DYNAMIC ANALYSIS OF ANISOTROPIC ASYMMETRIC ROTOR-BEARING SYSTEM BASED ON THREE-DIMENSIONAL FINITE ELEMENT METHOD

3D finite element modeling is a promising method, but it is not well extended to the dynamic analysis of anisotropic asymmetric rotor bearing systems. This paper is aimed at proposing a dynamic analysis method of anisotropic asymmetric rotor bearing systems based on 3D finite element method. In the proposed approach, the advantages of 3D finite element modeling are used to accurately simulate the dynamic characteristics of the asymmetric rotor. The asymmetric characteristics of the stator are considered and simplified as time-varying bearing stiffness parameters in the rotating frame.
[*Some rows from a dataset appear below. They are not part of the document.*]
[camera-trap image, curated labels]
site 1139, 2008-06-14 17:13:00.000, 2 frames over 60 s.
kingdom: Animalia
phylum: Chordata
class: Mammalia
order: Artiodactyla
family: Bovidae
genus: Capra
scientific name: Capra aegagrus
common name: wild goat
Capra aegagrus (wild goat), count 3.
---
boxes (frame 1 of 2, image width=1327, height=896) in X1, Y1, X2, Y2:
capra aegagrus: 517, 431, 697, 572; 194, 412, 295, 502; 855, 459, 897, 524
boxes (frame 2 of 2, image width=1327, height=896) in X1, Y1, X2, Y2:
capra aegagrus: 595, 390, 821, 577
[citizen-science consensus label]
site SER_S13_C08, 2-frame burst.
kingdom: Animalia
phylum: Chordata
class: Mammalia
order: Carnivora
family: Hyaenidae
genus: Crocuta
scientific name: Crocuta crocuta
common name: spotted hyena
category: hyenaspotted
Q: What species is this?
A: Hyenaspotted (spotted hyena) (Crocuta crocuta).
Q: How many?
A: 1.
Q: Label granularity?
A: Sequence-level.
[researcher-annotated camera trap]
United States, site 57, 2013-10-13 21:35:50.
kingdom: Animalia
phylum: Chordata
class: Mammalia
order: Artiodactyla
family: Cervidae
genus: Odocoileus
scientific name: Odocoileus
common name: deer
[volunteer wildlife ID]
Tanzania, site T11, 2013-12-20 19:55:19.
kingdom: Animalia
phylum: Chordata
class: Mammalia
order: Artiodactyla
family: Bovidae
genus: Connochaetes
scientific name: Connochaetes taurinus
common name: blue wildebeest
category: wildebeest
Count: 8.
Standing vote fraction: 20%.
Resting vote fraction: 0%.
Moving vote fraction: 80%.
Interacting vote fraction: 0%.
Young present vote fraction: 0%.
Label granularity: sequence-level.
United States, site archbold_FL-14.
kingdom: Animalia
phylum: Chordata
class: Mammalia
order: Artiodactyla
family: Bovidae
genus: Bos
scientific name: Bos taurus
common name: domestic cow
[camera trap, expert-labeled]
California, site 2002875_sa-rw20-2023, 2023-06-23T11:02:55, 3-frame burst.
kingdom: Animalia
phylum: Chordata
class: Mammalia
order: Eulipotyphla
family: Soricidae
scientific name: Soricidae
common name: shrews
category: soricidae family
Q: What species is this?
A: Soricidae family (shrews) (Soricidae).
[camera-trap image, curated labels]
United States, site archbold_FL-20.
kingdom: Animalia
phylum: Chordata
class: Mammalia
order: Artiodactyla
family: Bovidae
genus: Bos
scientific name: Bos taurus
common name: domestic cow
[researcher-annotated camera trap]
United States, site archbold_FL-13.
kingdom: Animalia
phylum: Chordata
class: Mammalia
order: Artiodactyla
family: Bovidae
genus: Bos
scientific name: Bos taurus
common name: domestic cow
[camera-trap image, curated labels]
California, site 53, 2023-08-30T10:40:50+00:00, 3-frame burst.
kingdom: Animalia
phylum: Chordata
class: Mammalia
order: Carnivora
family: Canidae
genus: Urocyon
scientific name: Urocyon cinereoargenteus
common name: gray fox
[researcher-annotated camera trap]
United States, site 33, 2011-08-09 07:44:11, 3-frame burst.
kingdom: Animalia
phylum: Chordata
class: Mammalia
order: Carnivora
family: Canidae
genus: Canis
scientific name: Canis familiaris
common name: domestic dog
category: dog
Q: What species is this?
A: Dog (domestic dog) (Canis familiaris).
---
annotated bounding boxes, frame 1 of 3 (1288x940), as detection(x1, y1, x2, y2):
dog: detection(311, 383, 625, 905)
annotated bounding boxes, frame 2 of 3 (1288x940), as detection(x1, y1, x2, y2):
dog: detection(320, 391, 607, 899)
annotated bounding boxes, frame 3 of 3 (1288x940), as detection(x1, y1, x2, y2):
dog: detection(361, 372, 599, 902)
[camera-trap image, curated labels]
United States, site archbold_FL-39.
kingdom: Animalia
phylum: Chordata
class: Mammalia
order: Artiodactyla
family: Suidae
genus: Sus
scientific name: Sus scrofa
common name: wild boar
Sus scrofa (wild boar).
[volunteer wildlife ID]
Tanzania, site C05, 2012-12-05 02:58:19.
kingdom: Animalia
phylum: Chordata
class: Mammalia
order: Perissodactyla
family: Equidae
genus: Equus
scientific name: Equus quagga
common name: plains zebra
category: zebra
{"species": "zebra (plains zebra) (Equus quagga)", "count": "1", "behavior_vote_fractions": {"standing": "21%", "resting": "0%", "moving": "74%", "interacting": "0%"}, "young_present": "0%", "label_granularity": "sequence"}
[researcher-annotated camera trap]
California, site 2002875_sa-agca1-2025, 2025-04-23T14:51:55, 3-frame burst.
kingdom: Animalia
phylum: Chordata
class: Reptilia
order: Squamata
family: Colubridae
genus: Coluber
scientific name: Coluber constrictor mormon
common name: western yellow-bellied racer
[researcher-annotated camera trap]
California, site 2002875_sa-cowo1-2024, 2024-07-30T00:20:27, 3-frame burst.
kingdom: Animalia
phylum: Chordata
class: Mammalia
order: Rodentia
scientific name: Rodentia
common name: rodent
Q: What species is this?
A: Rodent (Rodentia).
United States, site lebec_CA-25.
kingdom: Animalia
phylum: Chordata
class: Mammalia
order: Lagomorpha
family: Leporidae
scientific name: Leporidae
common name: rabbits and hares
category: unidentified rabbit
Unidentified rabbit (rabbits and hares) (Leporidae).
The time-varying coefficient differential equation of motion of the rotor bearing system is established in a rotating frame by taking consideration of the bearing characteristics. Floquet theory and Hill expansion method are adopted to obtain the set of equivalent linear time-invariant equations of the original time-varying coefficient differential equations. Frequency characteristics and stability of the system were obtained by solving the equivalent linear time-invariant equations. Two numerical examples are analyzed. The results of the two examples show that the proposed 3D finite element method is a good tool for dynamic analysis of anisotropic asymmetric rotor bearing systems.